* _Dokumen_
####

29 January 2013

Suatu Paruh Hari Yang Tak Akan Kembali Lagi

Terik sinar matahari itu, tak mungkin hadir lagi.
Corak aspal yang tergenangi bias matahari itu, tak mungkin tercipta lagi.
Hembusan angin itu, tak mungkin menerpanya lagi.
Tangis yang tak membuatnya malu itu, sulit untuk hadir lagi.
Tawa yang riang itu, sulit untuk menggema di telinga semesta lagi.
Kaki-kaki mungil itu tak mungkin menginjak raut wajah sang bumi lagi.
Bahagia lalu itu tak akan hinggap dalam dirinya lagi. 
Ada anak kecil yang masih tak mengerti bahagia, apa kenangan, kekejaman kenyataan dan kepingan-kepingan kesedihan yang sedang berjalan menujunya, kelak, untuk merangkainya menjadi seseorang. Ia hanya mengerti akan tawa jika dibelikan robot dan akan tangis jika tak dibelikan es krim..

####

* _Baris Data_
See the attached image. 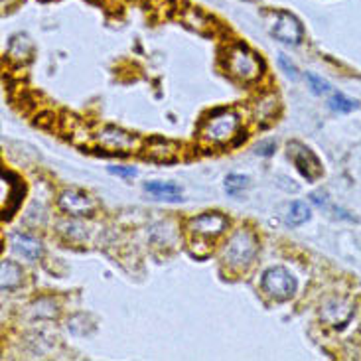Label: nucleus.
Masks as SVG:
<instances>
[{"mask_svg":"<svg viewBox=\"0 0 361 361\" xmlns=\"http://www.w3.org/2000/svg\"><path fill=\"white\" fill-rule=\"evenodd\" d=\"M0 271H2V290H4V293H10V290L18 288L20 284H22V276H24V274H22V269H20L16 263H12V261H2Z\"/></svg>","mask_w":361,"mask_h":361,"instance_id":"obj_15","label":"nucleus"},{"mask_svg":"<svg viewBox=\"0 0 361 361\" xmlns=\"http://www.w3.org/2000/svg\"><path fill=\"white\" fill-rule=\"evenodd\" d=\"M12 247H14L16 253L26 257L28 261H36V259L42 257V243L38 239H34V237H30L26 233L12 235Z\"/></svg>","mask_w":361,"mask_h":361,"instance_id":"obj_12","label":"nucleus"},{"mask_svg":"<svg viewBox=\"0 0 361 361\" xmlns=\"http://www.w3.org/2000/svg\"><path fill=\"white\" fill-rule=\"evenodd\" d=\"M18 2L20 0H2V8H4V12H6V10H12Z\"/></svg>","mask_w":361,"mask_h":361,"instance_id":"obj_25","label":"nucleus"},{"mask_svg":"<svg viewBox=\"0 0 361 361\" xmlns=\"http://www.w3.org/2000/svg\"><path fill=\"white\" fill-rule=\"evenodd\" d=\"M145 158H148L150 162H158V164L178 162V158H180V145H176L174 140H168V138H150L147 142V147H145Z\"/></svg>","mask_w":361,"mask_h":361,"instance_id":"obj_10","label":"nucleus"},{"mask_svg":"<svg viewBox=\"0 0 361 361\" xmlns=\"http://www.w3.org/2000/svg\"><path fill=\"white\" fill-rule=\"evenodd\" d=\"M145 190H147L148 194L162 197V200H168V202H180L182 200L180 197L182 195L180 185L172 184V182H147Z\"/></svg>","mask_w":361,"mask_h":361,"instance_id":"obj_14","label":"nucleus"},{"mask_svg":"<svg viewBox=\"0 0 361 361\" xmlns=\"http://www.w3.org/2000/svg\"><path fill=\"white\" fill-rule=\"evenodd\" d=\"M274 150H276V142L274 140H261L257 147H255V152L259 157H273Z\"/></svg>","mask_w":361,"mask_h":361,"instance_id":"obj_23","label":"nucleus"},{"mask_svg":"<svg viewBox=\"0 0 361 361\" xmlns=\"http://www.w3.org/2000/svg\"><path fill=\"white\" fill-rule=\"evenodd\" d=\"M257 253H259V237L249 227H241L235 229L225 241L221 261L229 273L239 274L245 273L253 264Z\"/></svg>","mask_w":361,"mask_h":361,"instance_id":"obj_1","label":"nucleus"},{"mask_svg":"<svg viewBox=\"0 0 361 361\" xmlns=\"http://www.w3.org/2000/svg\"><path fill=\"white\" fill-rule=\"evenodd\" d=\"M255 109H257L255 118H257L259 123H269V121H273L274 115H276L279 101H276L274 95H264V97H261L255 103Z\"/></svg>","mask_w":361,"mask_h":361,"instance_id":"obj_16","label":"nucleus"},{"mask_svg":"<svg viewBox=\"0 0 361 361\" xmlns=\"http://www.w3.org/2000/svg\"><path fill=\"white\" fill-rule=\"evenodd\" d=\"M306 81H308V85H310V91L316 93V95H328L330 91H332V85L322 79L320 75H316V73H306Z\"/></svg>","mask_w":361,"mask_h":361,"instance_id":"obj_21","label":"nucleus"},{"mask_svg":"<svg viewBox=\"0 0 361 361\" xmlns=\"http://www.w3.org/2000/svg\"><path fill=\"white\" fill-rule=\"evenodd\" d=\"M182 20H184V24L188 26V28H192L195 30V32H202L204 34L205 28H209V20H207V16H204L200 10H195V8H188L182 14Z\"/></svg>","mask_w":361,"mask_h":361,"instance_id":"obj_18","label":"nucleus"},{"mask_svg":"<svg viewBox=\"0 0 361 361\" xmlns=\"http://www.w3.org/2000/svg\"><path fill=\"white\" fill-rule=\"evenodd\" d=\"M261 288L269 298H273L276 302H286L296 294L298 283H296V276L288 269L271 267L261 276Z\"/></svg>","mask_w":361,"mask_h":361,"instance_id":"obj_4","label":"nucleus"},{"mask_svg":"<svg viewBox=\"0 0 361 361\" xmlns=\"http://www.w3.org/2000/svg\"><path fill=\"white\" fill-rule=\"evenodd\" d=\"M279 66H281V69H283L288 78L298 79V69H296V66H294L293 61L286 58L284 54H279Z\"/></svg>","mask_w":361,"mask_h":361,"instance_id":"obj_22","label":"nucleus"},{"mask_svg":"<svg viewBox=\"0 0 361 361\" xmlns=\"http://www.w3.org/2000/svg\"><path fill=\"white\" fill-rule=\"evenodd\" d=\"M58 207L63 214L73 215V217H81V215L93 214L97 209V204L85 192L75 190V188H69V190H63L58 195Z\"/></svg>","mask_w":361,"mask_h":361,"instance_id":"obj_9","label":"nucleus"},{"mask_svg":"<svg viewBox=\"0 0 361 361\" xmlns=\"http://www.w3.org/2000/svg\"><path fill=\"white\" fill-rule=\"evenodd\" d=\"M227 227H229V219L219 212H205L188 221V231L197 239H205V241L219 237Z\"/></svg>","mask_w":361,"mask_h":361,"instance_id":"obj_8","label":"nucleus"},{"mask_svg":"<svg viewBox=\"0 0 361 361\" xmlns=\"http://www.w3.org/2000/svg\"><path fill=\"white\" fill-rule=\"evenodd\" d=\"M109 172L115 174V176H123V178H135L138 174L137 168L133 166H109Z\"/></svg>","mask_w":361,"mask_h":361,"instance_id":"obj_24","label":"nucleus"},{"mask_svg":"<svg viewBox=\"0 0 361 361\" xmlns=\"http://www.w3.org/2000/svg\"><path fill=\"white\" fill-rule=\"evenodd\" d=\"M2 182L8 185V195L4 197V204H2V219H10L18 212L22 197L26 194V188H24L22 178L14 172H10V170L2 172Z\"/></svg>","mask_w":361,"mask_h":361,"instance_id":"obj_11","label":"nucleus"},{"mask_svg":"<svg viewBox=\"0 0 361 361\" xmlns=\"http://www.w3.org/2000/svg\"><path fill=\"white\" fill-rule=\"evenodd\" d=\"M286 150H288V157L294 162L296 170L300 172V176L306 182H316L318 178H322V162L306 145L298 142V140H293V142L286 145Z\"/></svg>","mask_w":361,"mask_h":361,"instance_id":"obj_6","label":"nucleus"},{"mask_svg":"<svg viewBox=\"0 0 361 361\" xmlns=\"http://www.w3.org/2000/svg\"><path fill=\"white\" fill-rule=\"evenodd\" d=\"M271 34L286 46H298V44H302L304 39V28L300 20L290 12H286V10L273 12Z\"/></svg>","mask_w":361,"mask_h":361,"instance_id":"obj_7","label":"nucleus"},{"mask_svg":"<svg viewBox=\"0 0 361 361\" xmlns=\"http://www.w3.org/2000/svg\"><path fill=\"white\" fill-rule=\"evenodd\" d=\"M245 188H249V178L243 174H229L225 178V192L229 195H239Z\"/></svg>","mask_w":361,"mask_h":361,"instance_id":"obj_20","label":"nucleus"},{"mask_svg":"<svg viewBox=\"0 0 361 361\" xmlns=\"http://www.w3.org/2000/svg\"><path fill=\"white\" fill-rule=\"evenodd\" d=\"M225 71L241 83H255L263 75V59L259 58V54H255L249 46H245L241 42H235L231 46H227L224 54Z\"/></svg>","mask_w":361,"mask_h":361,"instance_id":"obj_3","label":"nucleus"},{"mask_svg":"<svg viewBox=\"0 0 361 361\" xmlns=\"http://www.w3.org/2000/svg\"><path fill=\"white\" fill-rule=\"evenodd\" d=\"M328 105H330V109H332L334 113H342V115L352 113V111H355V109L360 107V103H357L355 99L345 97L343 93H334L332 97H330V101H328Z\"/></svg>","mask_w":361,"mask_h":361,"instance_id":"obj_19","label":"nucleus"},{"mask_svg":"<svg viewBox=\"0 0 361 361\" xmlns=\"http://www.w3.org/2000/svg\"><path fill=\"white\" fill-rule=\"evenodd\" d=\"M310 215H312L310 205L304 204V202H293L288 214H286V224L290 225V227H300V225H304L310 219Z\"/></svg>","mask_w":361,"mask_h":361,"instance_id":"obj_17","label":"nucleus"},{"mask_svg":"<svg viewBox=\"0 0 361 361\" xmlns=\"http://www.w3.org/2000/svg\"><path fill=\"white\" fill-rule=\"evenodd\" d=\"M241 130V117L233 109H215L200 123L197 135L212 147L235 145V137Z\"/></svg>","mask_w":361,"mask_h":361,"instance_id":"obj_2","label":"nucleus"},{"mask_svg":"<svg viewBox=\"0 0 361 361\" xmlns=\"http://www.w3.org/2000/svg\"><path fill=\"white\" fill-rule=\"evenodd\" d=\"M342 312H353V308L350 304L342 302V300H332V302H328L324 306L322 318L330 326H334V328H343L350 320H345L343 316H340Z\"/></svg>","mask_w":361,"mask_h":361,"instance_id":"obj_13","label":"nucleus"},{"mask_svg":"<svg viewBox=\"0 0 361 361\" xmlns=\"http://www.w3.org/2000/svg\"><path fill=\"white\" fill-rule=\"evenodd\" d=\"M95 142L101 147V150H107L111 154H121V157L137 152L138 148L142 147V140L137 135L128 133L125 128L115 127V125H107L101 128L95 135Z\"/></svg>","mask_w":361,"mask_h":361,"instance_id":"obj_5","label":"nucleus"}]
</instances>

####

* _Petunjuk Latihan_
Tulis ulang bagian teks tentang paruh hari yang tak akan kembali, antara "Tangis yang tak" dan "dibelikan es krim..", keduanya termasuk, dengan mengganti "es krim" menjadi "permen".

* _Jawaban Tugas_
Tangis yang tak membuatnya malu itu, sulit untuk hadir lagi.
Tawa yang riang itu, sulit untuk menggema di telinga semesta lagi.
Kaki-kaki mungil itu tak mungkin menginjak raut wajah sang bumi lagi.
Bahagia lalu itu tak akan hinggap dalam dirinya lagi. 
Ada anak kecil yang masih tak mengerti bahagia, apa kenangan, kekejaman kenyataan dan kepingan-kepingan kesedihan yang sedang berjalan menujunya, kelak, untuk merangkainya menjadi seseorang. Ia hanya mengerti akan tawa jika dibelikan robot dan akan tangis jika tak dibelikan permen..